The causal structure of lunar lander that includes previous state and actions. There should also be edges from each feature to the action at its time step, e.g. edges from x_pos_prev to a_prev, or from x_pos to a. These edges are not shown in this graph for simplicity

SCM structure

We use the Fig. 13 as the skeleton of SCM. The structural functions are learned with linear regression using 100 trajectories (\(\sim \)25000 samples).

Fig. 14
figure 14

A lunar lander trajectory instance we used to evaluate our algorithm and the corresponding causal importance vector. The “freefall phase” is roughly between steps 0-70, “adjusting phase” is between steps 70-170, and “touchdown phase” is from about step 170 to the end

Evaluation

Figure 14 shows a trajectory of the agent interacting with the lunar lander environment and the corresponding causal importance using our mechanism. We notice that our mechanism discovers three importance peaks, and we explain this as the agent’s decision-making during the landing process consisting of three phases: a “free fall phase”, in which the agent mainly falls straight and slightly adjusts its angle to negate the initial momentum; an “adjusting phase”, in which the agent mostly fires the main engine to reduce the Y-velocity; and a “touchdown phase”, during which the lander is touching the ground and the agent is performing final adjustments to stabilize its angle and speed. Figures 15a, 15b and 15c show our causal importance vector during each of the three phases. We notice that during the “free fall phase”, features such as angle, angular velocity and x-velocity are more important since the agent needs to rotate to negate the initial x-velocity. However, as the rocket approaches the ground during the “adjusting phase”, we find an increase in importance for y-velocity since a high vertical velocity is more dangerous to control when the rocket is closer to the ground. In the last “touchdown phase”, a large x-position and x-velocity importance can be observed as a change in those features is highly likely to cause the lander to fail to land inside the designated landing zone. Since the lander is already touching the ground, it will take much more effort for the agent to adjust compared to when the lander is still high in the air.

Fig. 15
figure 15

The importance vector on lunar lander calculated using our method and a comparison with the saliency map method. The solid bars in the first three figures representing the importance of the current-step features and the shaded bars are for the previous-step features

The results are similar to those of saliency-based algorithms [8], and Fig. 16 shows the difference in importance vector between our algorithm and saliency-based algorithm. Note that differences only occur for the positions and the angle. This is because other features don’t have any additional causal paths to the action besides the direct connection.

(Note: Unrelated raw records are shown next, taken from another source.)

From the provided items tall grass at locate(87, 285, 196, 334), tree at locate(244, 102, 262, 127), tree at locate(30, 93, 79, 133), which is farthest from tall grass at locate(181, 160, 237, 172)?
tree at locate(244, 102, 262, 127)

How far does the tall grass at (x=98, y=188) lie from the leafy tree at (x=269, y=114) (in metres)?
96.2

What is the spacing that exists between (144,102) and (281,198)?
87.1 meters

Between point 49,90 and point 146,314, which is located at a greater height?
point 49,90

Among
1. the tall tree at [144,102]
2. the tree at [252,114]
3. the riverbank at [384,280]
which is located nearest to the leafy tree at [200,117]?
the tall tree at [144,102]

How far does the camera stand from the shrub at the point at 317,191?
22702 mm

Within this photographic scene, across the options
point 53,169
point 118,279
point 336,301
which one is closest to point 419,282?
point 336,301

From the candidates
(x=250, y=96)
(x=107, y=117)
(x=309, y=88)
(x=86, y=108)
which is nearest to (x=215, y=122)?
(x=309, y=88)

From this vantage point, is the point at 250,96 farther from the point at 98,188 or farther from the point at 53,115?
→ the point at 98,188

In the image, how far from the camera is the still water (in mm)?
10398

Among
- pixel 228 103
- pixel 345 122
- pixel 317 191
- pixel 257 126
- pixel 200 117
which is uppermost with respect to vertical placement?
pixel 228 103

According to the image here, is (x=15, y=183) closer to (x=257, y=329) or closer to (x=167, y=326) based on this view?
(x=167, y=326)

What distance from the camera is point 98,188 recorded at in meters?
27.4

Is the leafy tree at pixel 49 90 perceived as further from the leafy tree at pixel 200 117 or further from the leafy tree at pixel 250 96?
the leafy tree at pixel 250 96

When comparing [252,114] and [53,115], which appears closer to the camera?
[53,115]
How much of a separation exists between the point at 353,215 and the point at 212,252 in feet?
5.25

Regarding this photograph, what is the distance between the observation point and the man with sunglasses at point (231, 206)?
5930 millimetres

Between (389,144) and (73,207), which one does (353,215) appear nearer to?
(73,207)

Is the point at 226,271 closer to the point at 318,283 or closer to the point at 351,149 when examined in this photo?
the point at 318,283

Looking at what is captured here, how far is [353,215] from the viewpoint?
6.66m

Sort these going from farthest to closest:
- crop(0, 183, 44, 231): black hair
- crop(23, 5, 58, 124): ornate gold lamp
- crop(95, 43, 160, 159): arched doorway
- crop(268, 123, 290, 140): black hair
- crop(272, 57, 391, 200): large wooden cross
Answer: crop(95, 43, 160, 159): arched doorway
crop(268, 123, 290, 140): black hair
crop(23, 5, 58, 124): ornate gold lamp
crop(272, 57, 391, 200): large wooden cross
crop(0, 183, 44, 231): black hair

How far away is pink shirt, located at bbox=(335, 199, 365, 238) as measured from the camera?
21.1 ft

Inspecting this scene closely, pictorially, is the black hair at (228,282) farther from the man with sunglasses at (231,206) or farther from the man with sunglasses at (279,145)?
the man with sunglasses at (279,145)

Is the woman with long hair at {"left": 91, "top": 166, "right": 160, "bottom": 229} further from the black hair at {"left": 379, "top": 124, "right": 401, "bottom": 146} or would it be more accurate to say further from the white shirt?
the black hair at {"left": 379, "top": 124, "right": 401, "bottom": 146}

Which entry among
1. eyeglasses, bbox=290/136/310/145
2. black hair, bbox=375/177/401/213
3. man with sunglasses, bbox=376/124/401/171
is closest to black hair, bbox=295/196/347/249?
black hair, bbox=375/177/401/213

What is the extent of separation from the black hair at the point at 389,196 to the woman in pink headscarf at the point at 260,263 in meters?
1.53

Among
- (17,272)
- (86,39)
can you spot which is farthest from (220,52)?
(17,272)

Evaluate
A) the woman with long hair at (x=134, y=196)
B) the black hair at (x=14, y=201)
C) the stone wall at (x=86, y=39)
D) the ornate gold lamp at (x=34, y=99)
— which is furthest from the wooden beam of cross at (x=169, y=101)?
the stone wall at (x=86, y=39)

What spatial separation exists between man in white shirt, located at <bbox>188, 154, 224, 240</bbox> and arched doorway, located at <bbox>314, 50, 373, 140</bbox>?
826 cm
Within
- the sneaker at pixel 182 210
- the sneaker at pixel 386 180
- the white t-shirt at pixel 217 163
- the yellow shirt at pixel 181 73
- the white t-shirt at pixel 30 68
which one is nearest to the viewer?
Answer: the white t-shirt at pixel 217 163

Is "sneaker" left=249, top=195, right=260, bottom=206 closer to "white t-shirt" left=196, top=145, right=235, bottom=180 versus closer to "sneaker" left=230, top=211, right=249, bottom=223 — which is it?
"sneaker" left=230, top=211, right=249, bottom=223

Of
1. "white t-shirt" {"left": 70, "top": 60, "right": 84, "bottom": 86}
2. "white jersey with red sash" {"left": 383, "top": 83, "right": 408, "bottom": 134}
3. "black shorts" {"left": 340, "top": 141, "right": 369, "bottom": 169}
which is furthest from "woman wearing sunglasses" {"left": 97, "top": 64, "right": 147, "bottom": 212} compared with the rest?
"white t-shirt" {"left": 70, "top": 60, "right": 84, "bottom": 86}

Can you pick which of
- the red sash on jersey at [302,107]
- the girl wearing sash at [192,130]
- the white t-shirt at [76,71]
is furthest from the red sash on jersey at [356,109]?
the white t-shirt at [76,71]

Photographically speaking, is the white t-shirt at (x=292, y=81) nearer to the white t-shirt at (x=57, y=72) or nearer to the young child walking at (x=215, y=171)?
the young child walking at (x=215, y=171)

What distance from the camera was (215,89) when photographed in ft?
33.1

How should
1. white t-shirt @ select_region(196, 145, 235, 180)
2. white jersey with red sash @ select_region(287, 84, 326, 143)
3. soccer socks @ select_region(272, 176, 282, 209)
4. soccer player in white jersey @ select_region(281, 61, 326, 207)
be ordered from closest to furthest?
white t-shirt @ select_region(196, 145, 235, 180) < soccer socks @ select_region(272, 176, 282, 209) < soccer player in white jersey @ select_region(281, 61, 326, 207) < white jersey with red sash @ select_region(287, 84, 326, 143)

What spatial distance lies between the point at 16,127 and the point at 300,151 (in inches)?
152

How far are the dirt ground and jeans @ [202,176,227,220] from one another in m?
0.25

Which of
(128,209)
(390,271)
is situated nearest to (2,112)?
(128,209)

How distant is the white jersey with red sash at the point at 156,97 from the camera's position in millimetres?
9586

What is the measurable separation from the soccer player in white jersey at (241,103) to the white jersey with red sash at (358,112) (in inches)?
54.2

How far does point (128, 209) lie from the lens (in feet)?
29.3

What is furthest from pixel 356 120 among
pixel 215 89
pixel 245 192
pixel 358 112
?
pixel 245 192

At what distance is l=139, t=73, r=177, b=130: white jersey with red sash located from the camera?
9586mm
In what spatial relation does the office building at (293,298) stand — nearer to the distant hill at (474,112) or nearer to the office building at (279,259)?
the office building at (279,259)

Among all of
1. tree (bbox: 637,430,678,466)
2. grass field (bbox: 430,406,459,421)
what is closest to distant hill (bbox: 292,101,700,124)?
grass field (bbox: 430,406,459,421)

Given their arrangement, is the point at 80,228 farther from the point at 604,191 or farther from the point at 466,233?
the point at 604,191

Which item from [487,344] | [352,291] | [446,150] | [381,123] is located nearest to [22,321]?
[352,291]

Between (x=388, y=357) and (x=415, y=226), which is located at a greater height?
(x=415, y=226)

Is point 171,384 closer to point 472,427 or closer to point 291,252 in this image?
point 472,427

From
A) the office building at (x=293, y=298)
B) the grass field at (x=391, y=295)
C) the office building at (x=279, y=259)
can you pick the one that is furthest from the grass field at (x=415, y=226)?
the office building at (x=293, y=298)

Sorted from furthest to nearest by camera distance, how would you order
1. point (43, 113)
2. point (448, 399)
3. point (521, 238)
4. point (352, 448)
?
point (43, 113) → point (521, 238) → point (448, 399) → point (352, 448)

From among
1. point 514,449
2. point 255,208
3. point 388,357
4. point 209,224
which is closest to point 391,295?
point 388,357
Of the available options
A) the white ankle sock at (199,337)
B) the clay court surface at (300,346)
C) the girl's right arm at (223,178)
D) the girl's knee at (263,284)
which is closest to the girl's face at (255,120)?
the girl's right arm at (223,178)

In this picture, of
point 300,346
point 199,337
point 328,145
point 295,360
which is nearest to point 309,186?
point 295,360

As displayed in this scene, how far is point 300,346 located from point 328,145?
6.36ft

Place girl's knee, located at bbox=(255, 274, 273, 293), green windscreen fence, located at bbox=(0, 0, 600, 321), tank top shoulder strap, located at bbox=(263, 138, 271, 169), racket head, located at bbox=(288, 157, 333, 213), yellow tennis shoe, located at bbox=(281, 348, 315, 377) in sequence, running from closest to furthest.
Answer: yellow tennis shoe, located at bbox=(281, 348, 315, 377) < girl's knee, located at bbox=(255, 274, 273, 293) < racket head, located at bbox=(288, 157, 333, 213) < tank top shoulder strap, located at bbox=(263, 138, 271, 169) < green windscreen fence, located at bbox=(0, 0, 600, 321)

Therefore, the intervention operation is equivalent to the conditioning operation for these features. The features position and angle have an additional causal path through the legs, which causes the difference. Notably, our method captures higher importance for angle, which we interpret as that the landing angle is crucial and is actively managed by the agent.

Fig. 16
figure 16

Difference between our method and the saliency map method for current-step features

We are also able to compute the importance of the features in the previous steps, and Fig. 14c and the shaded bars in Fig. 15 represent such importance vectors. The previous-step importances are rather similar to those of the current-step features since the size of the time step is comparatively small. However, our algorithm captures that during the “adjusting phase”, the previous-step importance for the angle is in general higher than the current-step importance, as changing the previous angle may have a cascading effect on the trajectory and is especially important to the agent when it is actively adjusting the angle.

Appendix B: Sensitivity analysis

This section performs a sensitivity analysis on how the perturbation amount affects the result of our explanation.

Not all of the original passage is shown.